Aligning targets against functional genes only #1891
-
Hello, I'm using MiXCR to determine clones from some human TCR-sequencing data using V primers. I'm currently using the built-in set of references libraries included in MiXCR. All works well, but some of the clones returned by mixcr contain pseudogenes or ORF genes (e.g. TRBV3-2). In this example a very similar sequence exists, corresponding to TRBV3-1 that is functional and I would expect that the true clone should be TRBV3-1 not TRBV3-2 for example. Is there any way to tell that only functional genes should be considered? I guess that this should be a parameter during the alignment step, to remove all non-functional genes from this alignment, but I didn't find any parameter for this. I saw that in the IMGT library (https://github.com/repseqio/library-imgt/releases) there is a descriptor "isFunctional" for each gene, which probably also exists in the built-in MiXCR references? But I don't know how I could make use of this? If this feature is not implemented, I could of course build my own reference library removing the non-functional genes, but that may not be the best solution. Thank you very much! Regards, Julien |
Beta Was this translation helpful?

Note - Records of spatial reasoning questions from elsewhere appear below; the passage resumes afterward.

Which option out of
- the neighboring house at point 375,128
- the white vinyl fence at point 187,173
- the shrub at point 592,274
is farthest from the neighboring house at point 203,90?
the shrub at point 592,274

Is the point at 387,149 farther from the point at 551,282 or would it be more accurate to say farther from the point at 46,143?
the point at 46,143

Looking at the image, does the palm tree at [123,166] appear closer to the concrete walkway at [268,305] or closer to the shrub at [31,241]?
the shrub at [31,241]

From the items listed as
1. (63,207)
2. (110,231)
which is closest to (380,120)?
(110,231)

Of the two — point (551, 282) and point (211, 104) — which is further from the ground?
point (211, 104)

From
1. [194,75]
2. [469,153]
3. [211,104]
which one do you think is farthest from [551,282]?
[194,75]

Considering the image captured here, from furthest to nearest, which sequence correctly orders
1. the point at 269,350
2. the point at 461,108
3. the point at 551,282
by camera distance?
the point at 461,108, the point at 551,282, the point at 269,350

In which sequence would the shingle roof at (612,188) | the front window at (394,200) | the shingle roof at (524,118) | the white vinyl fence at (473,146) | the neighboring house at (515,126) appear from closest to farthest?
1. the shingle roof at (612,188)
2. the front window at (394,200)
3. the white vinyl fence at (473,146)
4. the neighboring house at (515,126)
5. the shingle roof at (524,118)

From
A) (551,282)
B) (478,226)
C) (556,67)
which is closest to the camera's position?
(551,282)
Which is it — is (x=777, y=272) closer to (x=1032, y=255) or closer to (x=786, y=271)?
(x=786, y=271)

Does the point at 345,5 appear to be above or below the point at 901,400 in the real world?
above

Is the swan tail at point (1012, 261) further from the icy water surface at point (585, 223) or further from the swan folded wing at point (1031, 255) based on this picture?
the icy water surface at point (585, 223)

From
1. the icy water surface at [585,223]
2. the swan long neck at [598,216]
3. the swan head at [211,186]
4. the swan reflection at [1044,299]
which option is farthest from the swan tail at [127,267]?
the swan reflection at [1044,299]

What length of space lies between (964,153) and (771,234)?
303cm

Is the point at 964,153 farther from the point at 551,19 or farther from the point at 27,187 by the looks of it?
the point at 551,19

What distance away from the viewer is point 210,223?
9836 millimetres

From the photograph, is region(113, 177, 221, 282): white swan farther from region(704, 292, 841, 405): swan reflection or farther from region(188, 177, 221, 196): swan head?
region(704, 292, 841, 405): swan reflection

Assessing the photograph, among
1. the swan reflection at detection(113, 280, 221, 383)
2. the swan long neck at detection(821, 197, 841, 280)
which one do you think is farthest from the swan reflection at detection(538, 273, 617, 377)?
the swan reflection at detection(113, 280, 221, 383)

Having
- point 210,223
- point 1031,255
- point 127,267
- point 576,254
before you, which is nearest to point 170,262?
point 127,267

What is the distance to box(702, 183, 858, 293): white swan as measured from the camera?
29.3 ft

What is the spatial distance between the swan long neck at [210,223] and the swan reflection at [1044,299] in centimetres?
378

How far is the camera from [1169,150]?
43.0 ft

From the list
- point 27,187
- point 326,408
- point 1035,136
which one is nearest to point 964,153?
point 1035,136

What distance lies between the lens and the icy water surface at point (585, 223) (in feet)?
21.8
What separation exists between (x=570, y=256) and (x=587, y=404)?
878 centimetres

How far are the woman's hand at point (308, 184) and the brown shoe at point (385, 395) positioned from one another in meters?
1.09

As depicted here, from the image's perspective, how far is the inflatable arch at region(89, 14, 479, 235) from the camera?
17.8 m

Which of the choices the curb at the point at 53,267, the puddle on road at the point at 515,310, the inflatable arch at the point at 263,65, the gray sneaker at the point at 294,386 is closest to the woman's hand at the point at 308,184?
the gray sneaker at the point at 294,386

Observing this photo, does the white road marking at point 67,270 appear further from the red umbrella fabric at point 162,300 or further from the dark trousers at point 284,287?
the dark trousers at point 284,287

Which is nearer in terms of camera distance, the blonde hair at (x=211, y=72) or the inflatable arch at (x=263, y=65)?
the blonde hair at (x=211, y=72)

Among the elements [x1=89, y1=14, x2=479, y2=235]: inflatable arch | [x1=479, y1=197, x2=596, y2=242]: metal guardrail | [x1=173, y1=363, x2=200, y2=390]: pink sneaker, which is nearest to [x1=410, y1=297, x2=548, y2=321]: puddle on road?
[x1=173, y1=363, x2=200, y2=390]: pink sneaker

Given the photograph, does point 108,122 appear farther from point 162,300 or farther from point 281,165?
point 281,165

Give feedback.
Replies: 1 comment 1 reply
-
Hi Julien, Unfortunately, we do not have this feature, and the correct approach would be to create a custom library from a subset of genes, as you mentioned. |
Beta Was this translation helpful? Give feedback.
Hi Julien,
I would first recommend checking the actual sequence of the assembled clone. V regions are very similar, and it is very possible that the primer you designed for TRBV3-1 anneals to TRBV3-2, which may actually exist in the data—unless it is a synthetic library where such genes do not exist. MiXCR calls the genes by aligning to the full reference and if you see that TRBV3-2 has a higher score than TRBV3-1 it is very likely you actually have it in the sample, which is a common thing.
Unfortunately, we do not have this feature, and the correct approach would be to create a custom library from a subset of genes, as you mentioned.